とわが足を踏み入れると、ホテルの入り口で、ワグナーとガロンが座っていた。
「よっ。朝帰りか。」
ガロンの軽口に、ブナハブラの足を突っ込んで、とわは晴れ晴れと笑う。
「ええ、ナイト様と。」
「ああ知っている。彼のオトモ…ジェット君と言ったか、あの子が知らせてくれたよ。
爺やには、わたし達の旅館に泊まってると言ってある。安心していいよ。」
兄達の気遣いに、とわは素直に頭が下がった。
「ありがとう…。」
「あと着替え。」
ワグナーの差し出した袋に、浴衣の替えが入っていた。
素敵な柄。
プレゼントだと兄様が笑う。
とわは嬉しく、その場でぱぱっと着替えた。
「…お前も、綺麗になったよな。
いつまでも小さいと思っていると、いつの間にか置いて行かれるな。」
ワグナーがしみじみと言う。
「兄様のえっち…。

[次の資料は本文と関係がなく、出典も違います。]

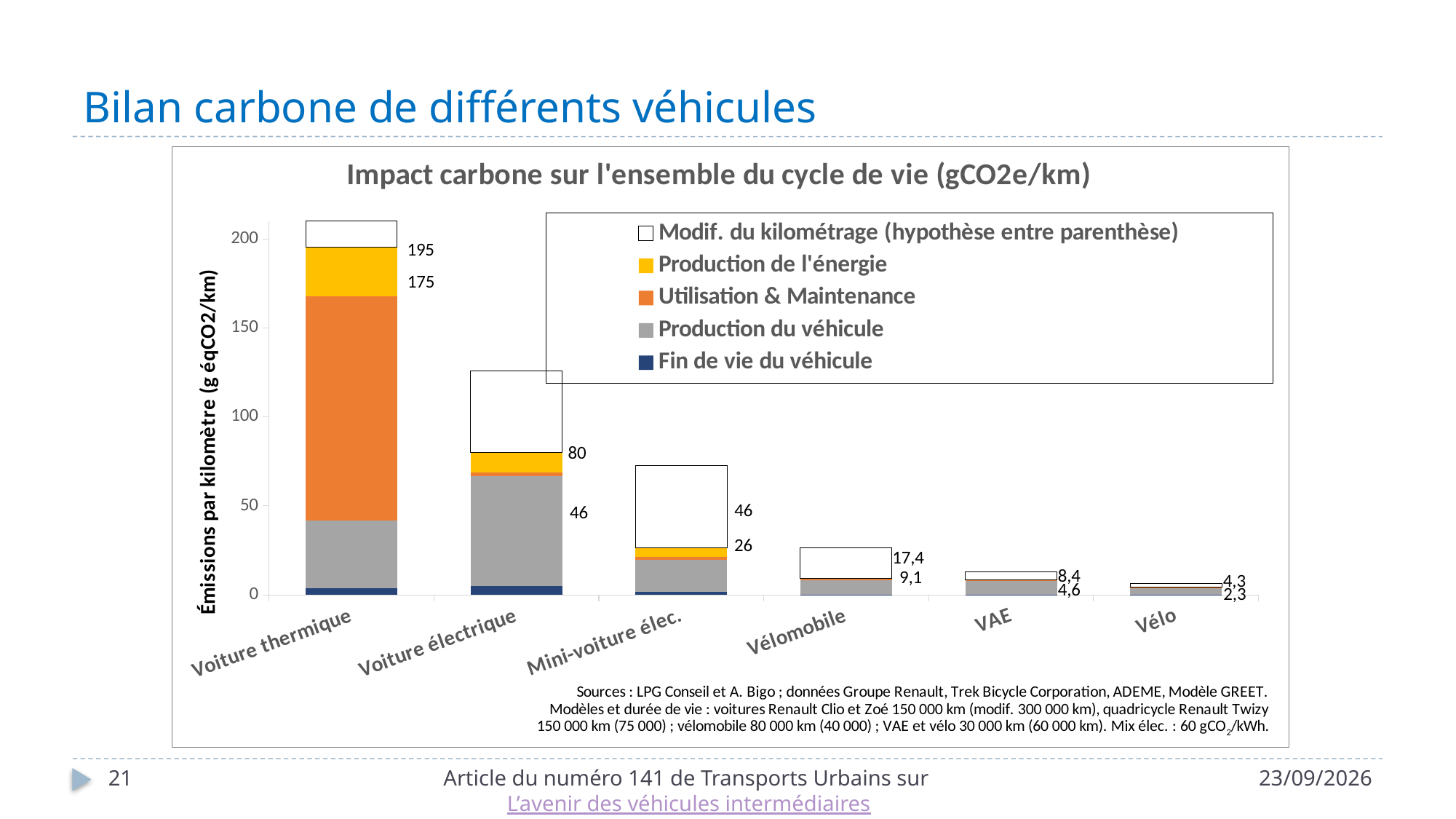
How many vehicle categories are shown on the x axis? 6 What type of chart is shown on the slide? Stacked bar chart What is the smaller of the two values labelled next to the Vélomobile bar? 9,1 How many series does the legend list? 5 Which vehicle category has the lowest bar? Vélo What is the larger of the two values labelled next to the Voiture électrique bar? 80 What is the larger of the two values labelled next to the Voiture thermique bar? 195 Do the bar heights rise or fall from left to right along the x axis? Fall What is the difference between the two values labelled for Voiture thermique (195 and 175)? 20 What two values are labelled next to the Vélo bar? 4,3 and 2,3 Which vehicle category has the highest bar? Voiture thermique Is the top of the Voiture électrique bar (including the white segment) greater or less than 100? greater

」
途端に顔を赤くし、見ていないと否定する兄。
とわは、心の中で謝る。
―ごめんね兄様、今のはわざとよ。
意地悪だったわね。
向こうから、爺やと連れ立ったカレン姉様が来る。姉様の出発の見送りだ。
大人で優美な姉様への、精一杯の抵抗。
子どもじみてるわよね、わたくし。
姉様とお別れのハグをしながら、わたくしは思った。
爺やにも、幸せな時間、提供できたかしら……。 それとも、かえって苦しい時間になってしまったかしら……。
でも、爺やにも、幸せになって欲しい。
往年の恋人達の背中を見送りながら、とわはブナハブラの羽を触る。
…わたくしには、こういうドレス、着る日は来るのかしらね…。